Massimo Ranieri, il mio Metello Cinquant’anni di un film-culto

L’artista ricorda l’incontro con Vasco Pratolini: "Un omino piccolo, osservatore e silenzioso" "Uomini così idealisti non esistono più: il personaggio mi ha sempre ricordato mio padre"

di Titti Giuliani Foti

"Ho ancora in bocca il gusto della ribollita e di quella bistecca squisita, All’epoca non si mangiava tanto. E non erano tempi come quelli di oggi: poter assaporare squisitezze durante le pause del film al ristorante pareva un sogno". Massimo Ranieri, vuole ricordare i primi cinquant’anni di un film che ha fatto la storia del cinema neorealista: Metello di Mauro Bolognini, datato 1970, dal libro di Vasco Pratolini e con le musiche di Ennio Morricone.

Massimo, la prima cosa che le viene in mente di Metello?

"Aver avuto il privilergio di conoscere Vasco Pratolini, lo ricordo come se fosse ora. Era un uomo piccolo di statura, che stava lì a guardare in silenzio le riprese.
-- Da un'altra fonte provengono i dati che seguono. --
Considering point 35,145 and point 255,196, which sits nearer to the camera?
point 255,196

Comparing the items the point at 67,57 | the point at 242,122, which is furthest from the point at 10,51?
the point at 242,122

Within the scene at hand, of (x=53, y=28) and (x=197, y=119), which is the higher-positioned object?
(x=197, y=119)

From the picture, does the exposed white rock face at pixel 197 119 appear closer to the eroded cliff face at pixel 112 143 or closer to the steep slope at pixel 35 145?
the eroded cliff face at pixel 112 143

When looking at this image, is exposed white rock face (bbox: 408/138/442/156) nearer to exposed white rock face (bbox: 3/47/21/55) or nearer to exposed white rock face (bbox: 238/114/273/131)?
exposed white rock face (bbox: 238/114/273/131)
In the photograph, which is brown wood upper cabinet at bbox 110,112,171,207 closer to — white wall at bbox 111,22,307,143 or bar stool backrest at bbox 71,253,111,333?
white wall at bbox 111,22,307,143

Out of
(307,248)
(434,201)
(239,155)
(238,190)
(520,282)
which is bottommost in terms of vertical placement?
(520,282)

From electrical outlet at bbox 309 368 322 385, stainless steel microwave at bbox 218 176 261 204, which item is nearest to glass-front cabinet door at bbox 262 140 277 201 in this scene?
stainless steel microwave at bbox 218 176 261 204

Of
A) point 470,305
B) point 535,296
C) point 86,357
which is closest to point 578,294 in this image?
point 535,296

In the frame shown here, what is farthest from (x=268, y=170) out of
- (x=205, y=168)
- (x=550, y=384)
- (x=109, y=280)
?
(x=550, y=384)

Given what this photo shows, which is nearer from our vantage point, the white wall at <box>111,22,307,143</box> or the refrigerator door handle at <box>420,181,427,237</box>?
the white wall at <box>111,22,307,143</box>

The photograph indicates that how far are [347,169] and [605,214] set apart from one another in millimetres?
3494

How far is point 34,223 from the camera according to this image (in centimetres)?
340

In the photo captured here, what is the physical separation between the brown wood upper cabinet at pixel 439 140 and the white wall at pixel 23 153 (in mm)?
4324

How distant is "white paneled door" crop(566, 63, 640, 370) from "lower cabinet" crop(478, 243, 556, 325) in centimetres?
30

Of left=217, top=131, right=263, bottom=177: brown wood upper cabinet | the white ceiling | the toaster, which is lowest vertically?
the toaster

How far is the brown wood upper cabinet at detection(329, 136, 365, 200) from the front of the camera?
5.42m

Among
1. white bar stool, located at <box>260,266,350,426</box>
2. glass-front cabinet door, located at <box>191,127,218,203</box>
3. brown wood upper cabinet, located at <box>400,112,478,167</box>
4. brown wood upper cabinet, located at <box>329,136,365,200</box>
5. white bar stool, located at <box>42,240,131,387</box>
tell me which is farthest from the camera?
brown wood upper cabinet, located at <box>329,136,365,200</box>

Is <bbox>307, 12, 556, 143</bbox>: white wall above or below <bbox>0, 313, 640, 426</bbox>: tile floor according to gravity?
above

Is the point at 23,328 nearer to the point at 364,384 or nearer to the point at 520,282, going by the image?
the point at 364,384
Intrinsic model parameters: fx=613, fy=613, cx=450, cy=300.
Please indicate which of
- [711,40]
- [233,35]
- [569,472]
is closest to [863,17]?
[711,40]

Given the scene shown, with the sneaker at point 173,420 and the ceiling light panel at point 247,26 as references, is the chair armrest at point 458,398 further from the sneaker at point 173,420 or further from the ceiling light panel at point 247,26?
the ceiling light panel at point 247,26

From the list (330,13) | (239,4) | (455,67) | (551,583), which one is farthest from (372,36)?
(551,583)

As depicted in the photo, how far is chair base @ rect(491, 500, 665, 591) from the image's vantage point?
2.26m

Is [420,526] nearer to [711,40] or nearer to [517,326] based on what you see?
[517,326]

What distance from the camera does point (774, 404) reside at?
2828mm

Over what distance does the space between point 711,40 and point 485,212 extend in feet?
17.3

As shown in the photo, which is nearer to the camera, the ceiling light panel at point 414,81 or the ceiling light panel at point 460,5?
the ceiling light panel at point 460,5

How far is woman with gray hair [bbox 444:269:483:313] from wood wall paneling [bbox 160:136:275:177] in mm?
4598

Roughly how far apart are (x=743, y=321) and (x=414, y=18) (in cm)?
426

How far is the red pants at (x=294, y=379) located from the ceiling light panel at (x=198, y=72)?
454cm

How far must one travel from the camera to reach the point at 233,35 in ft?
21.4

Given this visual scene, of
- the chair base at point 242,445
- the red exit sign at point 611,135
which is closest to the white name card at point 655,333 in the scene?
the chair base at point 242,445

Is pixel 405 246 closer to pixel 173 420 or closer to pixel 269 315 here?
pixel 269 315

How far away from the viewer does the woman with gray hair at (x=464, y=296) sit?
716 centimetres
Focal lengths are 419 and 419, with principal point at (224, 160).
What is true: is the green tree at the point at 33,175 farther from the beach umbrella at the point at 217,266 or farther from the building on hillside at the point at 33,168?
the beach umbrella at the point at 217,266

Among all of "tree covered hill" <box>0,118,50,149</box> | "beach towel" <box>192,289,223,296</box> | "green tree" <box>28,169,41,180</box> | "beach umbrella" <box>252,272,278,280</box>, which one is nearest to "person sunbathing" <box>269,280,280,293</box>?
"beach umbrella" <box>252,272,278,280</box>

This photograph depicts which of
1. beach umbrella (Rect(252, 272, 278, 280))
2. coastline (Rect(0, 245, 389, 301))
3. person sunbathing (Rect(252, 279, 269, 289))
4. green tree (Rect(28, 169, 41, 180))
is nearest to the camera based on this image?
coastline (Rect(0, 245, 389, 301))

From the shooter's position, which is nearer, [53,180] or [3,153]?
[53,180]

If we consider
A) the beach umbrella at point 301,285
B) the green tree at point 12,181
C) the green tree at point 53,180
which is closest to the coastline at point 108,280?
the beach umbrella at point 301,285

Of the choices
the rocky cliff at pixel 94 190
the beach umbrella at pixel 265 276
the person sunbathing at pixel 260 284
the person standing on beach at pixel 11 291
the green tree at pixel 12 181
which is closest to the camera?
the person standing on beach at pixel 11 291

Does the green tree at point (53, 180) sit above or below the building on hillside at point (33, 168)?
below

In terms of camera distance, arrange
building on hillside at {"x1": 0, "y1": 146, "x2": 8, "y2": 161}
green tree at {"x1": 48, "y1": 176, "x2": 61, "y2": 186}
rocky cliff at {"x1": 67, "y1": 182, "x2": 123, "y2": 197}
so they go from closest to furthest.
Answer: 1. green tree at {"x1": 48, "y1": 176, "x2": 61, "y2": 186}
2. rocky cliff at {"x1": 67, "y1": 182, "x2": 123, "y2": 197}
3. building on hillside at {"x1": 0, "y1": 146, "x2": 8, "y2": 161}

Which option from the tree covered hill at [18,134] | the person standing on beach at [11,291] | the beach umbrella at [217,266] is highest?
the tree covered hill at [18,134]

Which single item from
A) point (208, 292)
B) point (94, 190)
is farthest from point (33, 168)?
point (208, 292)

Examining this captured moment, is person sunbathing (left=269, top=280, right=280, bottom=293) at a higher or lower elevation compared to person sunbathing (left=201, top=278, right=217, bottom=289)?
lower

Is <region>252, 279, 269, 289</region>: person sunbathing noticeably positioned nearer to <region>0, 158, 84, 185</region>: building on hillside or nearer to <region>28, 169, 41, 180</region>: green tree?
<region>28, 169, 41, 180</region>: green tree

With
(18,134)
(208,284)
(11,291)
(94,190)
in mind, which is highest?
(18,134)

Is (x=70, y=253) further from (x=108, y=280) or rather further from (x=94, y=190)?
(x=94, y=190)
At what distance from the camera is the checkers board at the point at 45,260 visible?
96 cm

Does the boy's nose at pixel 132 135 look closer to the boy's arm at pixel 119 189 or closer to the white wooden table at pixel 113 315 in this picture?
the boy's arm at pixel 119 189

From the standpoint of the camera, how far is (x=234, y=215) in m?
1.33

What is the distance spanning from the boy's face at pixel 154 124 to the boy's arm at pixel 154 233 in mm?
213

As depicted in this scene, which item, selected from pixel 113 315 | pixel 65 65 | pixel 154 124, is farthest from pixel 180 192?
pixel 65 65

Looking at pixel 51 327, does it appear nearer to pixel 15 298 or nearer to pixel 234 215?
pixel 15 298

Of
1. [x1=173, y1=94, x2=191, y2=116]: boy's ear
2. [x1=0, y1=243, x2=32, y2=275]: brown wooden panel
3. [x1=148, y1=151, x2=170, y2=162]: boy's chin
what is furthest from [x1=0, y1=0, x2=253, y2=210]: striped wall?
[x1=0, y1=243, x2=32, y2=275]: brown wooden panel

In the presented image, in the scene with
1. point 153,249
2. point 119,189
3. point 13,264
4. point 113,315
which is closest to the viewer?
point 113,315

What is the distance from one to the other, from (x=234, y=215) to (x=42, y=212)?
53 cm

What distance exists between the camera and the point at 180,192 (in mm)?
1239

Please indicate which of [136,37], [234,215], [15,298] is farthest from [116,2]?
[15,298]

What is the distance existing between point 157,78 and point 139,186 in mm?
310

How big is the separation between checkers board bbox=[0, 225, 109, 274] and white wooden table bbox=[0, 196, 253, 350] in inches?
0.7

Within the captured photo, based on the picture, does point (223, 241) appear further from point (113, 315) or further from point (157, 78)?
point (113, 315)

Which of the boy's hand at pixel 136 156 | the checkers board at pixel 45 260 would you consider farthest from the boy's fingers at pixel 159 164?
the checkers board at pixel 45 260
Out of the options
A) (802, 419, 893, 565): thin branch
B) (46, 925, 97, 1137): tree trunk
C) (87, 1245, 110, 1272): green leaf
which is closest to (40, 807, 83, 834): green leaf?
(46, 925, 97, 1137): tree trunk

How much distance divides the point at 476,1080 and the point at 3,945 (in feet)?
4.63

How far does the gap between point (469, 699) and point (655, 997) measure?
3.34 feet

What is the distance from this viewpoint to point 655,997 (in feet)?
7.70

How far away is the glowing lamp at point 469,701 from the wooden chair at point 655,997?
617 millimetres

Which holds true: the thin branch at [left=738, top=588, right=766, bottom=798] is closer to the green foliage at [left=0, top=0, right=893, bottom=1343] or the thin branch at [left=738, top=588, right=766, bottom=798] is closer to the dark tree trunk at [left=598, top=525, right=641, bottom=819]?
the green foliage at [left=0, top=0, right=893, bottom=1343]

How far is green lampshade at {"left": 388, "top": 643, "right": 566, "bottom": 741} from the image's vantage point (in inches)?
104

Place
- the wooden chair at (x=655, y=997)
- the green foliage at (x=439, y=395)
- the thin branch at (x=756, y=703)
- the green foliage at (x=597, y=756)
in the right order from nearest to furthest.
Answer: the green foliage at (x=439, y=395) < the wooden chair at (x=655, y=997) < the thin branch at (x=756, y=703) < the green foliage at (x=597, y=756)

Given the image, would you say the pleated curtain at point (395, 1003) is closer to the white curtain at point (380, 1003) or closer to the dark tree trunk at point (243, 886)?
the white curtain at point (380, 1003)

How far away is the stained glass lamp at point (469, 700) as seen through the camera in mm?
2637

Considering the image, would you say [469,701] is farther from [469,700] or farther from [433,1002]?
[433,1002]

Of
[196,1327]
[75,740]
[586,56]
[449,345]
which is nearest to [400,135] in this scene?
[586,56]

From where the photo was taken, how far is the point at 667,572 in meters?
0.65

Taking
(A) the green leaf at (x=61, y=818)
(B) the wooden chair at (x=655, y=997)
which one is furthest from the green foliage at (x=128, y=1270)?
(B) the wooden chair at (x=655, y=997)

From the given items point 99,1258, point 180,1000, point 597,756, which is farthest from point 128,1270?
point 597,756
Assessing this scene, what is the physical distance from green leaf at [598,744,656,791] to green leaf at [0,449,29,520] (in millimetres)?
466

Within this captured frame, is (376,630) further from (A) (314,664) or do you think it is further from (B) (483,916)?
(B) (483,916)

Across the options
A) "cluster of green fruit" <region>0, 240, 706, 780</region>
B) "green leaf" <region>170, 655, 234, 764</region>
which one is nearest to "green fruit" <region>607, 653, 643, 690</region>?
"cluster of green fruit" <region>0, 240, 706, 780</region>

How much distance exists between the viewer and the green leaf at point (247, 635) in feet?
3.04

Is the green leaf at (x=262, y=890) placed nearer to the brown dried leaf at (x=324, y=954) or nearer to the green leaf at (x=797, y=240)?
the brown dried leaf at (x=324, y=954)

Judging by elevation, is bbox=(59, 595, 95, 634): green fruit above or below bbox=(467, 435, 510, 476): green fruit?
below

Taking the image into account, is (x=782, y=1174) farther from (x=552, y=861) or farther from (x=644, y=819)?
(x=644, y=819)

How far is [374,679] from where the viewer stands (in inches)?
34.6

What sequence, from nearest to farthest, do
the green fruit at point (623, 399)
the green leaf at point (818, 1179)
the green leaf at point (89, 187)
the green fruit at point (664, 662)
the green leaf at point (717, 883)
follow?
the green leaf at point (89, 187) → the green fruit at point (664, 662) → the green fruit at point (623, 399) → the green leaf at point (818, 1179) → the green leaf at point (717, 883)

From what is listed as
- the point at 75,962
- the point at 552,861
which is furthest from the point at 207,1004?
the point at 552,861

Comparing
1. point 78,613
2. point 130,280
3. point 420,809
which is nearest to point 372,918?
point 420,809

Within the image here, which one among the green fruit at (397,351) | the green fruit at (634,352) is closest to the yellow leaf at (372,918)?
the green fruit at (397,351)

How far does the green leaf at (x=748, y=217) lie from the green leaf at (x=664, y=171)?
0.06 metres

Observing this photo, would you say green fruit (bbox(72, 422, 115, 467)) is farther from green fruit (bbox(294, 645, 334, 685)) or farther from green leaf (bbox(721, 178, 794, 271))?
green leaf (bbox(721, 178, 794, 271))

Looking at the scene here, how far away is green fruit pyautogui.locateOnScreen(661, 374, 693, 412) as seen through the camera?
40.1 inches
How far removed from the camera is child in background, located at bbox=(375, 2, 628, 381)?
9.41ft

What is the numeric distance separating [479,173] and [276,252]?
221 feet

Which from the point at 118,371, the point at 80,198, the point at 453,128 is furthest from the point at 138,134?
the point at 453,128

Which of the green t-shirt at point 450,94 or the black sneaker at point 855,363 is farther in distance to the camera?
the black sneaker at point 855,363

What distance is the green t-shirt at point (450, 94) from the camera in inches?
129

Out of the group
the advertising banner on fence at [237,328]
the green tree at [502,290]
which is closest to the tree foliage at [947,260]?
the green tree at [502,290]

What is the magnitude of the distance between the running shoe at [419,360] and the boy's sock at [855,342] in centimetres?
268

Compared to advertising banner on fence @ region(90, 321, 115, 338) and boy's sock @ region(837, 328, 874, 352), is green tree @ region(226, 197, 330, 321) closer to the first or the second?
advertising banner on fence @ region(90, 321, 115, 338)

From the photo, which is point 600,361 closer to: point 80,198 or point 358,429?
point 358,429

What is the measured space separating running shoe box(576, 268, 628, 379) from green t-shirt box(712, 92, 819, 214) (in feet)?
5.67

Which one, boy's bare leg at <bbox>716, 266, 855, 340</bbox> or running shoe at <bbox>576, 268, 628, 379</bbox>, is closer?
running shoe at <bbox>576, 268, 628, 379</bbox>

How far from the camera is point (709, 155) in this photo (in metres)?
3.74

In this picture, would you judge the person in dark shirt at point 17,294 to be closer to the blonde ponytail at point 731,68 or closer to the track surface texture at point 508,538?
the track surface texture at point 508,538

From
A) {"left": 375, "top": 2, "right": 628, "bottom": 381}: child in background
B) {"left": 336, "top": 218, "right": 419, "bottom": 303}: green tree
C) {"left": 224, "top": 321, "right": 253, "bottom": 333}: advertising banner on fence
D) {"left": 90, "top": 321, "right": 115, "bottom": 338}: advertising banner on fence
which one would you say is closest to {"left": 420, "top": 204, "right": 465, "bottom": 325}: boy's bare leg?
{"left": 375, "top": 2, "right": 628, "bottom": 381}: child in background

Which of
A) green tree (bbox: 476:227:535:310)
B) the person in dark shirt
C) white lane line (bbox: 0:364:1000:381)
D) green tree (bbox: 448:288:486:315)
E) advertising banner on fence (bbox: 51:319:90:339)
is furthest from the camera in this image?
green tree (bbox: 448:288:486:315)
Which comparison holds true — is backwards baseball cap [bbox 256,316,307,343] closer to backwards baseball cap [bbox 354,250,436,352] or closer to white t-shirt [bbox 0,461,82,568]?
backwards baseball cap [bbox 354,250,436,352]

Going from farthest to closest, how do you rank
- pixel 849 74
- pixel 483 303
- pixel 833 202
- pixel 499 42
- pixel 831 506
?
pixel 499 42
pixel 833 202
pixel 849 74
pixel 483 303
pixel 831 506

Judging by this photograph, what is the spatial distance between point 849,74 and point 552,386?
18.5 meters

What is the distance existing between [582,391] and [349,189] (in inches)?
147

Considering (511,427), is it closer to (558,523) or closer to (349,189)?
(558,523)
Non diceva niente. Non brontolava e non sorrideva. Guardava. E stava fermo quasi in un angolo, pensavo che non volesse disturbare".

Massimo, a Firenze e sul set di un film così importane alla tenera età di 18 anni, nel suo primo ruolo da vero attore.

"Sì è così: mi commuove pensare, ricordare quei giorni e questo gigante della letteratura italiana, la cui presenza ha coinciso con molti cambiamenti della mia vita. Primo fra tutti, l’avvio al cinema. Era un periodo strano, allora avevo in testa solo “Rose rosse”, il mio disco di successo di quel momento e, diciamo la verità, la letteratura per me non esisteva. Ma il ruolo di Metello me lo sentii subito addosso".

E perchè secondo lei?

"Forse perchè magari ci fossero ancora uomini come Metello oggi. Uomini spinti dalla forza dell’ideologia: era intelligente e nello stesso tempo con un istinto che porta alla giustizia. Se ripenso a Metello so dal più profondo che l’ho sentito mio perchè mi ricordava mio padre, un operaio che lottava e lottava per il socialismo, per l’deologia del lavoro. Se mi ci fai pensare ti dico che Pratolini per me in qualche modo è mio padre, perchè faceva parte di quella genìa lì. Uomini che non esistono più".

Come ebbe il ruolo?

"C’era Bolognini che cercava un ragazzino un po’ scugnizzo e ribelle e mi propose di farlo. Al mio fianco scelse la bellissima Ottavia Piccolo che per la sua interpretazone vinse anche un premio. Quando Bolognini mi comunicò che Metello sarei stato io, rimasi un po’ così. E’ che avevo 18 anni e che i mei studi non erano esattamente classici".

Ricorda una sensazione?

"L’imbarazzo di non conoscere Pratolini e la voglia di studiarlo per sentirmi all’altezza degli altri, e sapere tutto di lui. Ancora oggi sono molto grato e legato a Metello, mi capita di pensarci con amore. E tra le tante cose belle che mi ha lasciato, anche avermi fatto conoscere una città meravigliosa. Dopo quel film mi sono sentito sempre un po’ fiorentino: come adesso".